International Road Federation India Chapter(IRF IC)
- Founded: 2009
- Type: Non-governmental organization
- Headquarters: New Delhi
- President (Emeritus), IRF-GPC: Mr. K. K. Kapila
- President: Lt. Gen. Harpal Singh (Retd.)
- Website: https://indiairf.com/

= International Road Federation India Chapter =

Road safety organisation in India

The International Road Federation India Chapter is a chapter of the International Road Federation, presently headed by Harpal Singh (lieutenant general) as President. The India Chapter of the IRF has been active in India since February 2009 and has taken up road safety as its mission alongside its Geneva based parent body, International Road Federation, which has worked on Indian road safety programs since 2005.

==Activities==
The IRF's India Chapter advocates for improved design, maintenance, and management of Indian roads to make them economic, safe, and sustainable. It comprises public and private sector road infrastructure interests. The India Chapter of IRF also works with some entrepreneurs to create examples of best practices in the provision of built-in safety of the highest standards, such as improving the visibility of motorcyclists and pedestrians in traffic. While advocating for a mandatory road safety audit for vehicles, it has supported a mandatory provision of in-vehicle safety devices similar to those in the developed world, and the deployment of appropriate intelligent transportation system devices to assist in enforcement. The organization is funded primarily through member fees.

To that end, the organization, together with the French government and a major Indian automotive organization, also helped develop trauma care and first-aid training for commercial vehicle drivers to assist in road injuries before medical services arrive.

===Road safety===
India's huge road development program requires road building to be compliant with the highest level of safety. As a consequence, the IRF's India Chapter has garnered support from all related Government and private sector bodies. Particularly, It works closely with the Ministry of Road Transport & Highways to develop solutions for the high number of road fatalities in India.

Raw data
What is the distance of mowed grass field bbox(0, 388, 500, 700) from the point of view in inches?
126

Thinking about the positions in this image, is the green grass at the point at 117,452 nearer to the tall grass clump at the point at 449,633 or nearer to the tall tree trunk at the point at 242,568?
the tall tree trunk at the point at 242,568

Exercises
#1 From the IRF India Chapter text, return the passage from "International Road Federation India Chapter(IRF" to "programs since 2005.", copied word for word.
#2 In the IRF India Chapter text, what is the main source of the organization's funding?

Solutions to the tasks
#1
International Road Federation India Chapter(IRF IC)
- Founded: 2009
- Type: Non-governmental organization
- Headquarters: New Delhi
- President (Emeritus), IRF-GPC: Mr. K. K. Kapila
- President: Lt. Gen. Harpal Singh (Retd.)
- Website: https://indiairf.com/

= International Road Federation India Chapter =

Road safety organisation in India

The International Road Federation India Chapter is a chapter of the International Road Federation, presently headed by Harpal Singh (lieutenant general) as President. The India Chapter of the IRF has been active in India since February 2009 and has taken up road safety as its mission alongside its Geneva based parent body, International Road Federation, which has worked on Indian road safety programs since 2005.

#2 Member fees.